Objective:
Reproduce the entries below verbatim, line for line.

Given records:

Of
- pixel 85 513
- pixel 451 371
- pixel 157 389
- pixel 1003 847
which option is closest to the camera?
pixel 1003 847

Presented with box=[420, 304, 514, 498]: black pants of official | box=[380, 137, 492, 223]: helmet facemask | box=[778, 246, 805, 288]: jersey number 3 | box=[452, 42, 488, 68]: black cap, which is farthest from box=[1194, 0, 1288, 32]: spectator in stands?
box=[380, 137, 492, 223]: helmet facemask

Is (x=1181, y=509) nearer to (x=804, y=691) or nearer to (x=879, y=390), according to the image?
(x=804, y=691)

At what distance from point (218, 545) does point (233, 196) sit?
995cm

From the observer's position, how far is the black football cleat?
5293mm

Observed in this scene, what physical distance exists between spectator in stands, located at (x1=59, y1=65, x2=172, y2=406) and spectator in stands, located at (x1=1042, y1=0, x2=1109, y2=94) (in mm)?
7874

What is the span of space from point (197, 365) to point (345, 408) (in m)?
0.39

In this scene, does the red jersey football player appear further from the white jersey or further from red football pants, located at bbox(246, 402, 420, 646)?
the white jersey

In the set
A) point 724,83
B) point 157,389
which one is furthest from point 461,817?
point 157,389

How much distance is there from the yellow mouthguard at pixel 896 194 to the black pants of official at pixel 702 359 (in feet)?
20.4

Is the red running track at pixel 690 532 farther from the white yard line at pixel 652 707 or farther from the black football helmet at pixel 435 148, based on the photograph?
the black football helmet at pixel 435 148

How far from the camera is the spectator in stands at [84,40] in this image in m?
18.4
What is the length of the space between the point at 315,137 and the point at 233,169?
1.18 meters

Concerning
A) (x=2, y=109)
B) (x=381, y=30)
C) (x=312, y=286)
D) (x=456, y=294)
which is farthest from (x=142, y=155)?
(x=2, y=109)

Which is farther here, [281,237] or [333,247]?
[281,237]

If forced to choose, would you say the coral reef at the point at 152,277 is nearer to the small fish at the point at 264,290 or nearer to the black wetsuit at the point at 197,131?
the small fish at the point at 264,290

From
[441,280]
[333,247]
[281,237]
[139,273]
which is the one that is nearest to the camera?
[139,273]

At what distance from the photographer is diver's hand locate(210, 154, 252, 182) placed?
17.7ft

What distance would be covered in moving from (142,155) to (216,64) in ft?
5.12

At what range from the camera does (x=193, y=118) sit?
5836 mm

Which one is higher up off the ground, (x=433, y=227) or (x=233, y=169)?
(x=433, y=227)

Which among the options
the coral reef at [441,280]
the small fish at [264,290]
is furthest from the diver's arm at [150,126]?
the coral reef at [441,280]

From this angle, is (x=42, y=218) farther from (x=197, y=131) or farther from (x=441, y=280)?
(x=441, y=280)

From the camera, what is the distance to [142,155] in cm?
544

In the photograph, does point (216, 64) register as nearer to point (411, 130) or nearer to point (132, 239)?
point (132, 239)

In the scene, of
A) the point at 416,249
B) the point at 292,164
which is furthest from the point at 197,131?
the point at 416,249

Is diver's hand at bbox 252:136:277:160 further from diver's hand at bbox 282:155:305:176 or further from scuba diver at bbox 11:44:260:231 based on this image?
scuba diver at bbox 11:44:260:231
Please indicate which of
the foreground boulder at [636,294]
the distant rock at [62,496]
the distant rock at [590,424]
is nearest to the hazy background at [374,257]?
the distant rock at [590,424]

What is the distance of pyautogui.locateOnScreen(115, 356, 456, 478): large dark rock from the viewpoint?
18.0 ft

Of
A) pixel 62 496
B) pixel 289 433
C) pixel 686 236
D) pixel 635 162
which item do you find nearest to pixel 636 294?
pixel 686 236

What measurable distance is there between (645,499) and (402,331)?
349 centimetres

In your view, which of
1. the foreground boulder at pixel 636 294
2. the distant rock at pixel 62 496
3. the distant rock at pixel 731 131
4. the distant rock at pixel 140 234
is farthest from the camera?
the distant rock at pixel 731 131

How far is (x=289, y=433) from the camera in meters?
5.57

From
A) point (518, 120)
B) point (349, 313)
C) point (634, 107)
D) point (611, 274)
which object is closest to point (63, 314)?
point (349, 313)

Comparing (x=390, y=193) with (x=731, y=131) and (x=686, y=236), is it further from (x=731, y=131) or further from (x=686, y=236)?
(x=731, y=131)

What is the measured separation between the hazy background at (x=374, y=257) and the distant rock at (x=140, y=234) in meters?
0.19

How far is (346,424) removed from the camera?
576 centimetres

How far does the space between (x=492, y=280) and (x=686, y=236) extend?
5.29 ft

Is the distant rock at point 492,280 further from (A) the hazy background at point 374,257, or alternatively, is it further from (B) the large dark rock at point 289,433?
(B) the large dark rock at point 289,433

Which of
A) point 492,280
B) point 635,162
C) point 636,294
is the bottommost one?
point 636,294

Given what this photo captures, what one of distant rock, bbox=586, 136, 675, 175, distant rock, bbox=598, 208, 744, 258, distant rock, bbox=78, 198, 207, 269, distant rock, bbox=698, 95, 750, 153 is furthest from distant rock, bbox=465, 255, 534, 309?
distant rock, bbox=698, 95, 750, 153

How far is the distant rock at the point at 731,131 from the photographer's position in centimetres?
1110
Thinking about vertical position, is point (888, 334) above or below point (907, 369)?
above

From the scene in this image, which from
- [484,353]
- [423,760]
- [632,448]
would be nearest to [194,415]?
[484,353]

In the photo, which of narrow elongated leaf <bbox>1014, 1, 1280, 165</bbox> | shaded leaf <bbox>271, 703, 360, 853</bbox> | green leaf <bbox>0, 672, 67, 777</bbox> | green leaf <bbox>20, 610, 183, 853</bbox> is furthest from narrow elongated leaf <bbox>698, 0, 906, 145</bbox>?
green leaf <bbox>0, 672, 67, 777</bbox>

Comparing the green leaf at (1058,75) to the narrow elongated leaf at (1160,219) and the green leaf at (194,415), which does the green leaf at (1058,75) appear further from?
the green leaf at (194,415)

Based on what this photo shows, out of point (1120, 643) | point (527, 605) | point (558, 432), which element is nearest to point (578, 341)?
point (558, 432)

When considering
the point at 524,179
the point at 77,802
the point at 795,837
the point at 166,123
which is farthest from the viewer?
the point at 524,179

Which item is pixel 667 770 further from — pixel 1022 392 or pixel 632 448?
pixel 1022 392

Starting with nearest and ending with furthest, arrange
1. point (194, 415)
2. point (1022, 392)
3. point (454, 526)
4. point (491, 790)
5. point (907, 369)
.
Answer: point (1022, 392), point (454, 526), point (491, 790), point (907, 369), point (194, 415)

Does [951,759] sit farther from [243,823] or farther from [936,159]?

Response to this exercise:
Of
- pixel 85 513
- pixel 451 371
- pixel 157 389
- pixel 1003 847
which option is closest to the camera?
pixel 1003 847

Presented with box=[420, 304, 514, 498]: black pants of official | box=[380, 137, 492, 223]: helmet facemask | box=[778, 246, 805, 288]: jersey number 3 | box=[452, 42, 488, 68]: black cap, which is farthest from box=[1194, 0, 1288, 32]: spectator in stands?
box=[380, 137, 492, 223]: helmet facemask

Is (x=1181, y=509) nearer to (x=804, y=691) or nearer to (x=879, y=390), according to the image?
(x=804, y=691)

At what distance from point (218, 545) does point (233, 196) sit?
995cm

From the observer's position, how far is the black football cleat?
5293mm

Observed in this scene, what physical distance exists between spectator in stands, located at (x1=59, y1=65, x2=172, y2=406) and spectator in stands, located at (x1=1042, y1=0, x2=1109, y2=94) (in mm)?
7874

What is the span of space from point (197, 365) to point (345, 408) (in m)?
0.39

In this scene, does the red jersey football player appear further from the white jersey or further from red football pants, located at bbox(246, 402, 420, 646)?
the white jersey

In the set
A) point 724,83
B) point 157,389
which one is furthest from point 461,817?
point 157,389

How much distance is there from the yellow mouthguard at pixel 896 194 to the black pants of official at pixel 702 359 (in feet)?
20.4

Is the red running track at pixel 690 532 farther from the white yard line at pixel 652 707 or farther from the black football helmet at pixel 435 148, based on the photograph?
the black football helmet at pixel 435 148

How far from the camera is the spectator in stands at [84,40] in this image in m?
18.4
What is the length of the space between the point at 315,137 and the point at 233,169?
1.18 meters

Concerning
A) (x=2, y=109)
B) (x=381, y=30)
C) (x=312, y=286)
D) (x=456, y=294)
which is farthest from (x=142, y=155)?
(x=2, y=109)

Which is farther here, [281,237] or [333,247]?
[281,237]

If forced to choose, would you say the coral reef at the point at 152,277 is nearer to the small fish at the point at 264,290 or nearer to the black wetsuit at the point at 197,131?
the small fish at the point at 264,290

From
[441,280]
[333,247]
[281,237]
[139,273]
which is the one that is nearest to the camera?
[139,273]

At what distance from the photographer is diver's hand locate(210, 154, 252, 182) placed?
17.7ft

What distance would be covered in moving from (142,155) to (216,64) in ft?
5.12

At what range from the camera does (x=193, y=118) sit?
5836 mm

Which one is higher up off the ground, (x=433, y=227) or (x=233, y=169)?
(x=433, y=227)

Which among the options
the coral reef at [441,280]
the small fish at [264,290]
is furthest from the diver's arm at [150,126]?
the coral reef at [441,280]

From this angle, is (x=42, y=218) farther from (x=197, y=131) or farther from (x=441, y=280)?
(x=441, y=280)

From the camera, what is the distance to [142,155] in cm?
544

In the photograph, does point (216, 64) register as nearer to point (411, 130) or nearer to point (132, 239)?
point (132, 239)

In the scene, of
A) the point at 416,249
B) the point at 292,164
which is furthest from the point at 197,131?
the point at 416,249

Is diver's hand at bbox 252:136:277:160 further from diver's hand at bbox 282:155:305:176 or further from scuba diver at bbox 11:44:260:231 based on this image?
scuba diver at bbox 11:44:260:231
Please indicate which of
the foreground boulder at [636,294]
the distant rock at [62,496]
the distant rock at [590,424]
is nearest to the hazy background at [374,257]?
the distant rock at [590,424]

What is the distance of pyautogui.locateOnScreen(115, 356, 456, 478): large dark rock from the viewpoint?
18.0 ft

Of
A) pixel 62 496
B) pixel 289 433
C) pixel 686 236
D) pixel 635 162
which item do you find nearest to pixel 636 294?
pixel 686 236

What measurable distance is there between (645,499) and (402,331)?
349 centimetres

In your view, which of
1. the foreground boulder at pixel 636 294
2. the distant rock at pixel 62 496
3. the distant rock at pixel 731 131
4. the distant rock at pixel 140 234
is farthest from the camera?
the distant rock at pixel 731 131

How far is (x=289, y=433) from the camera in meters?
5.57

From
A) point (518, 120)
B) point (349, 313)
C) point (634, 107)
D) point (611, 274)
which object is closest to point (63, 314)?
point (349, 313)

Comparing (x=390, y=193) with (x=731, y=131) and (x=686, y=236), is it further from (x=731, y=131) or further from (x=686, y=236)?
(x=731, y=131)

What is the measured separation between the hazy background at (x=374, y=257) and the distant rock at (x=140, y=234) in meters?
0.19

How far is (346,424) removed from the camera?
576 centimetres

How far does the space between (x=492, y=280) and (x=686, y=236) extend?
5.29 ft

Is the distant rock at point 492,280 further from (A) the hazy background at point 374,257, or alternatively, is it further from (B) the large dark rock at point 289,433?
(B) the large dark rock at point 289,433

Which of
A) point 492,280
B) point 635,162
C) point 636,294
is the bottommost one?
point 636,294

Given what this photo captures, what one of distant rock, bbox=586, 136, 675, 175, distant rock, bbox=598, 208, 744, 258, distant rock, bbox=78, 198, 207, 269, distant rock, bbox=698, 95, 750, 153 is furthest from distant rock, bbox=465, 255, 534, 309?
distant rock, bbox=698, 95, 750, 153

How far is the distant rock at the point at 731,131 from the photographer's position in centimetres?
1110
Thinking about vertical position, is point (888, 334) above or below point (907, 369)?
above

From the scene in this image, which from
- [484,353]
- [423,760]
- [632,448]
would be nearest to [194,415]?
[484,353]

In the photo, which of narrow elongated leaf <bbox>1014, 1, 1280, 165</bbox> | shaded leaf <bbox>271, 703, 360, 853</bbox> | green leaf <bbox>0, 672, 67, 777</bbox> | green leaf <bbox>20, 610, 183, 853</bbox> is furthest from narrow elongated leaf <bbox>698, 0, 906, 145</bbox>?
green leaf <bbox>0, 672, 67, 777</bbox>

Comparing the green leaf at (1058,75) to the narrow elongated leaf at (1160,219) and the green leaf at (194,415), which does the green leaf at (1058,75) appear further from?
the green leaf at (194,415)

Based on what this photo shows, out of point (1120, 643) | point (527, 605) | point (558, 432), which element is nearest to point (578, 341)?
point (558, 432)

When considering
the point at 524,179
the point at 77,802
the point at 795,837
the point at 166,123
which is farthest from the viewer?
the point at 524,179

Which item is pixel 667 770 further from — pixel 1022 392 or pixel 632 448?
pixel 1022 392

Starting with nearest and ending with furthest, arrange
1. point (194, 415)
2. point (1022, 392)
3. point (454, 526)
4. point (491, 790)
5. point (907, 369)
.
Answer: point (1022, 392), point (454, 526), point (491, 790), point (907, 369), point (194, 415)

Does [951,759] sit farther from [243,823] or farther from [936,159]?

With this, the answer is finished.